_Reading text:_
[Start of section]

No background details needed here, apart from the fact perhaps that we now see Mayhem on new label Century Media; they had a good run on Season Of Mist. This is all about the music and not the infamy of the band which has been dredged up by “that” film and brought even more hipsters to the group’s music and shows. Thankfully a brief encounter has been enough to scare them back into whatever next scene is getting all the media attention and good riddance; this is not music for the masses, never was and never was meant to. The skewed lurches and non-linear approach that has been forged over the last couple of albums Ordo Ad Chao 2007 and Esoteric Warfare 2014 is not quite as prolific this time around. It feels on first listen that Mayhem have gone back to the song-writing here in a bit more of a co-ordinated style and have perhaps made the listening experience not quite as experimental. Don’t let that put you off in the slightest though this is still very much riddled with fetid filth, sheer malevolence and the stinking grave dirt reek of horror in the atmosphere, making it a particularly nasty album to encounter either accidently or on purpose. Maybe it is more of an orthodox album for them and with 12 tracks on the bonus edition and the download we have been provided to review it one of the longest running at just shy of the hour mark.
No subtle build up here we are flung straight into the tempest of ‘The Dying False King’ with rapid strumming guitars from Teloch and Ghul, the lethal trademark drum blows of Hellhammer, thick and booming bass lines of Necrobutcher and of course those rancid gurgles and croaks from the ever-expressive Attila Csihar. The cast-list dispensed with, we swing through various moods and emotions, the tempo settling to doomy, craggy troughs and rising again. Austere operatic vocals grow in the background and the overall tone is ill-spirited and incredibly nasty leaving you feeling like you have really crawled out a tomb reanimated and hungry for flesh. Necrotic gurgles and a sense of gloom pervade as things swagger into ‘Agenda Ignis’ some classic tones and underlying melody make no mistake that this is the real “true” deal and not one of the many copyists out there. Tricks are traded with the tempo being really versatile here and the musicianship flows incredibly tightly and well-coordinated, the blackness somewhat progressively furrowed and allowed to breathe rather than coming at you in an ever-relenting swarm. Thought has gone into things here from the injection of foul atmosphere from Attila’s ghastly cackles to the stealth of the attacking sections. When they come on numbers like the virulent plague-bearing ‘Bad Blood’ they infect and spread like foul disease. Don’t be surprise here to find a subtle bass solo and a more flamboyant one from guitar, each instrument has a powerful presence in the mix and naturally none more than that hideous and ever-changing vocal sermon.

[End of section]

_Your tasks:_
1) According to the Mayhem album review, which label is the band now on?
2) Go on with the Mayhem album review, starting after its final sentence.

_Material supplied:_
[Start of section]

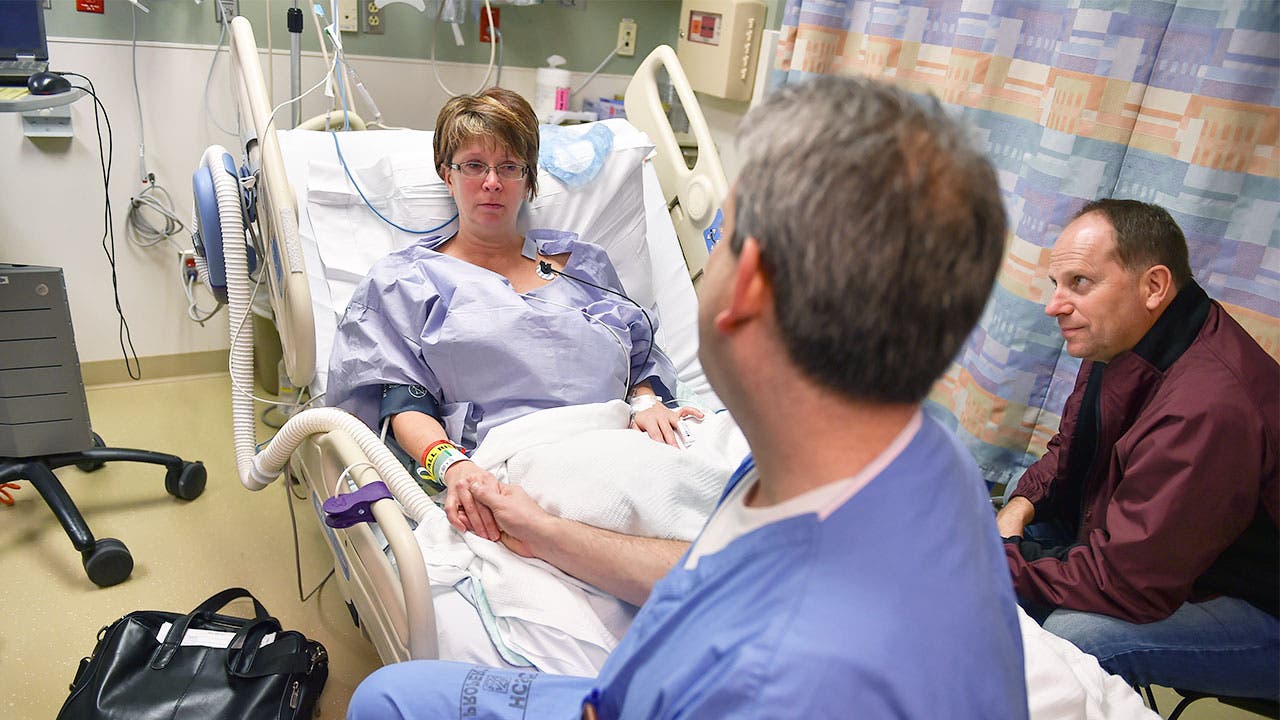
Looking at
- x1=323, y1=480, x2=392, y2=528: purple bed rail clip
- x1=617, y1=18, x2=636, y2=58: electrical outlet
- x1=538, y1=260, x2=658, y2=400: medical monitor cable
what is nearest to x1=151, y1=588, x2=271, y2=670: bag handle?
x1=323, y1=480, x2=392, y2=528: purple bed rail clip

[End of section]
[Start of section]

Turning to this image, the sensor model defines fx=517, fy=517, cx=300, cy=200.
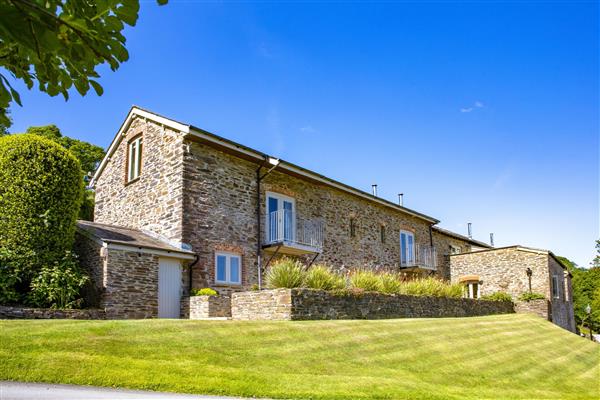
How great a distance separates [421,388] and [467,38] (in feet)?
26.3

[End of section]
[Start of section]

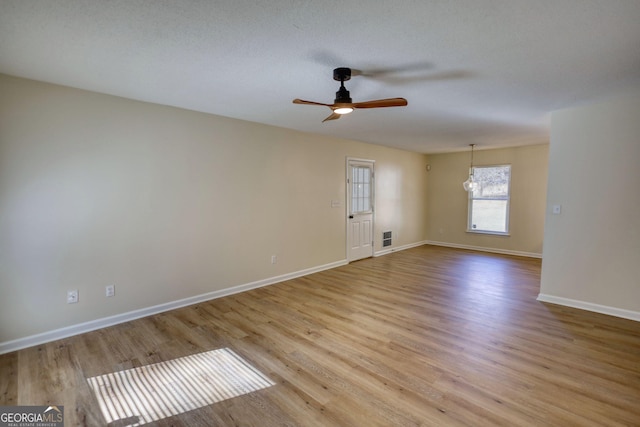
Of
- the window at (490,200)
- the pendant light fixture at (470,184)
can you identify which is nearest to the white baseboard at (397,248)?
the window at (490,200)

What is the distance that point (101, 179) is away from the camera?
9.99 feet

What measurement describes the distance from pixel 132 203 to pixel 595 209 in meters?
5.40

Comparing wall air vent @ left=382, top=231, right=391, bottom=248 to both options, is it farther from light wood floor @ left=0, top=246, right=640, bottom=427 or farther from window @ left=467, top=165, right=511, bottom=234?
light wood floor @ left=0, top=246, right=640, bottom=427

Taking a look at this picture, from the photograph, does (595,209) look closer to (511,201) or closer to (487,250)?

[End of section]

_Answers for the tasks:_
1) Century Media.

2)
There are a few things to listen out for during the hellish underworld trip. The classic olden sound of the band’s early creativity can be heard riddled over ‘Malum’ with Attila taking us down into the depths of occultism with his devilish sermon. I suspect this one’s evilness will be a sure fire winner when encountered live and indeed it will be great to encounter a smattering of tracks here breathing fresh death into the forthcoming tour. Then there’s the strange synthesized pulses pervading ‘Falsified And Hated’ sounding like they have arrived from the dawn of the Norwegian 2nd wave and adding a touch of dank dungeon synth to the otherwise wild and tempestuously weaving number. There’s plenty going on and a lot to take in, new things to be discovered every listen as the labyrinthine corridors and secret passages unveil themselves. Watch out for booby traps like the sudden explosive percussion blast on the deadly and possibly fastest number ‘Aeon Daemonium.’ There’s also a bit of a surprise to be found on ‘Daemon Spawn’ with some subtle underlying symphonic elements, adding a touch of flair and pomposity to the vile gibbering madness. As for the “Horns of stench and tail of slime” already illustrated on the video for ‘Of Worms And Ruin” pure hateful malignancy.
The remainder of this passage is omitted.